Şu anda sadece müteahhit ya da mühendisler yargılanıyor. Oysa ortadaki suç, sadece onlarla açıklanamaz. Önlerine gelen projeyi inceleyen ve onaylayanlar, inşaat temeli bitince kontrol edip temel üstü ruhsatı, bina yapıldıktan sonra da proje uyumunu denetleyip oturma ruhsatı verenler masum mu? Lütfü Savaş; Rönesans Rezidans’a ruhsat verenin Ekinci Belediyesi olduğunu söylese de yaşanan ölümler ve yıkım, büyükşehir belediyesinin denetim ve kontrol görevini yerine getirmediğinin en büyük göstergesi zaten, fazla söze gerek yok!

*Lütfü Savaş beyefendi, Büyük Birlik Partisi kökenli ve Alperen Ocakları’nda yetişmiş bir siyasetçi. Siyasete girmeden önce Mustafa Kemal Üniversitesi rektörlüğünde çalıştı ve 2005 yılında öğretim üyelerini “Kürt, Alevi, solcu” şeklinde fişlemekle suçlandı. Hatta 2008 yılında CHP’li vekiller, Lütfü Savaş’a yönelik suçlamalarla ilgili TBMM Başkanlığına bir araştırma önergesi sundu.
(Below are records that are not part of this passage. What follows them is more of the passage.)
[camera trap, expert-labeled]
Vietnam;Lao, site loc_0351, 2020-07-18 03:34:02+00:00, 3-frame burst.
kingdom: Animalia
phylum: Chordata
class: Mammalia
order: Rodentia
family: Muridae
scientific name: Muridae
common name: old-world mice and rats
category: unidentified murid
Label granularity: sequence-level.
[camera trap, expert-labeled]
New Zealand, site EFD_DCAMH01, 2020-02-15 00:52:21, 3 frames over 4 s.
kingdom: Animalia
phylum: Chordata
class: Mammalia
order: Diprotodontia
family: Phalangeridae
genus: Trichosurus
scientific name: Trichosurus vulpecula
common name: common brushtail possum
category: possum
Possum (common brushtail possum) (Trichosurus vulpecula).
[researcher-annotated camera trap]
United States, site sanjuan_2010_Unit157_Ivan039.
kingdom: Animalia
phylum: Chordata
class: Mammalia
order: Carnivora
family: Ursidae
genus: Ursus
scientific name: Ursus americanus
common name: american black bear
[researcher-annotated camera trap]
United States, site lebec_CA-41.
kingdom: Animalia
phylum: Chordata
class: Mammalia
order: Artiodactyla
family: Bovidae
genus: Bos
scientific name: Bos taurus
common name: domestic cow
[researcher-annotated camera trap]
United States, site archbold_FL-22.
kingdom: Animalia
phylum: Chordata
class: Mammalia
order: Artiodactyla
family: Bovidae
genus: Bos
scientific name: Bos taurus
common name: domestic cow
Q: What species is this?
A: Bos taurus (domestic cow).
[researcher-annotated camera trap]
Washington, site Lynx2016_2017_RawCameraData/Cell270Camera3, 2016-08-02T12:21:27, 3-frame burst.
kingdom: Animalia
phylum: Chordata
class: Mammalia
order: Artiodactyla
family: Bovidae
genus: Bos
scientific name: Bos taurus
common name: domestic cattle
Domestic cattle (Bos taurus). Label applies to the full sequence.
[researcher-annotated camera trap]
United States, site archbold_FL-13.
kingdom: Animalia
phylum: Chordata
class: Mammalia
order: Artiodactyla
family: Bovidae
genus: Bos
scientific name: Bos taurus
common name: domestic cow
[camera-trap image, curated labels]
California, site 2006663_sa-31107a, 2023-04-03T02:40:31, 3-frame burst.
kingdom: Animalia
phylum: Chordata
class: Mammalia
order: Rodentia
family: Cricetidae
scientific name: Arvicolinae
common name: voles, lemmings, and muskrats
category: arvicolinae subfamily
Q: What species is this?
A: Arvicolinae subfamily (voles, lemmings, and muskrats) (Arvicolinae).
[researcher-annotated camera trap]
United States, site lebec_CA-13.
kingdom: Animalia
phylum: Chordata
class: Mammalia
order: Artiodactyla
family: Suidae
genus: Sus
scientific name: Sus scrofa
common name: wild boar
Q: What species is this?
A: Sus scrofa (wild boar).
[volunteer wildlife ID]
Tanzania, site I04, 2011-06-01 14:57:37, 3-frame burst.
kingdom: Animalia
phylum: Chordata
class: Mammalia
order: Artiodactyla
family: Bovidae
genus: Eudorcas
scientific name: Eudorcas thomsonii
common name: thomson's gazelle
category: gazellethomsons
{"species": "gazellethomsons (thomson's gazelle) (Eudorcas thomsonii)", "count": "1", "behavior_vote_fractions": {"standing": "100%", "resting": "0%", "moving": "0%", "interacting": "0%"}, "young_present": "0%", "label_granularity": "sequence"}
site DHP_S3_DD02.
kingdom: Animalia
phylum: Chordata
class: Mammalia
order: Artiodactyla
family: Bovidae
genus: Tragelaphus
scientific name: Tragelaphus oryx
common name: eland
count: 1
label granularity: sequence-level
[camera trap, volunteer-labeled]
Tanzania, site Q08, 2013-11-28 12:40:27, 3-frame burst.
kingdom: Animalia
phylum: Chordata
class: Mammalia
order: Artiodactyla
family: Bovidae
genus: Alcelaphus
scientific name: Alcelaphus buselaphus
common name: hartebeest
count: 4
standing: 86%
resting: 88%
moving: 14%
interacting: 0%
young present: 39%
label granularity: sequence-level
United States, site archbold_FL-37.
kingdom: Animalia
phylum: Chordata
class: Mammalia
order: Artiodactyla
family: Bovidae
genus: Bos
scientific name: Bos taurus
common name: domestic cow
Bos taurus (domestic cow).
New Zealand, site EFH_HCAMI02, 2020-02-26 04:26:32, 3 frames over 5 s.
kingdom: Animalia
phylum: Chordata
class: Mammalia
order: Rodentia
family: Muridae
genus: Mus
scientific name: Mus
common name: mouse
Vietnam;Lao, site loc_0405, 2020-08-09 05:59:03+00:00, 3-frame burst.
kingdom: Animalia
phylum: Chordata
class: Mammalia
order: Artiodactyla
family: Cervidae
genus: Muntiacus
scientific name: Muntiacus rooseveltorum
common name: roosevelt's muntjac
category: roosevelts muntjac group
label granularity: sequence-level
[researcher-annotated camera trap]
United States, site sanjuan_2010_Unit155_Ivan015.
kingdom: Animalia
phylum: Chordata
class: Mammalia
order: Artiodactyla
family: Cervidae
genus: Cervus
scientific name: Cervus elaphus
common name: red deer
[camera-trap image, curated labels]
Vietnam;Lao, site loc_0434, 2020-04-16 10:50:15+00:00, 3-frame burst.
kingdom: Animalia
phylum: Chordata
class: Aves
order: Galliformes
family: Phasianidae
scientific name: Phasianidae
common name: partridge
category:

2009 yerel seçimlerinde Savaş, Ak Partiliydi artık ve Antakya Belediye Başkanı seçildi. 2014 seçimlerinde ise Ak Parti tarafından Hatay Büyükşehir Belediye Başkanlığına aday gösterilmeyince küserek partisinden ayrıldı ve CHP’nin adayı oldu. Sonrası Hatay Büyükşehir Belediye Başkanlığı… Bu “transfer” nasıl oldu, neler konuşuldu, hangi anlaşmalar yapıldı, bunların cevabı CHP’de. Hataylılara göre Savaş, iki dönemdir belediye başkanlığını kazanıyor çünkü: “Hatay’daki Arap Aleviler, Atatürk’ü son derece sevip sayıyor ve Atatürk’ün partisi diye hepsi CHP’ye oy veriyor.”

*İddia şu ki; Ak Parti’nin belediye başkanıyken tüm belediye kadrolarını BBP’liler ve Alperen Ocakları’nda yetişenlerle doldurduğu için tekrar aday gösterilmemiş Savaş. Tabii CHP’ye geçtikten sonra da aynı faaliyeti sürdürdü. Hatay Büyükşehir Belediyesi’nin tüm daire, şube, müdürlük ve sekreterliklerinde BBP’li kadrolar çalışıyor. Bu bir iddia değil zira Lütfü Savaş, yaptığını büyük bir pişkinlikle kabul ederek, nedeni sorulduğunda ise “CHP’de bu yeterlilikte insan olmadığı için” yanıtını vermiş bir başkan. Bu arada; Ak Parti Hatay milletvekili Hüseyin Yayman’ın yeğenine sağlanan torpilli memuriyet meselesine ise Refik Eryılmaz’a ayırdığım bölümde değineceğim, atladım sanılmasın. Ne diyorsunuz buna CHP? İnsan merak ediyor; yargılanması gerekirken baş tacı edilen Lütfü Savaş konusundaki düşüncelerinizi.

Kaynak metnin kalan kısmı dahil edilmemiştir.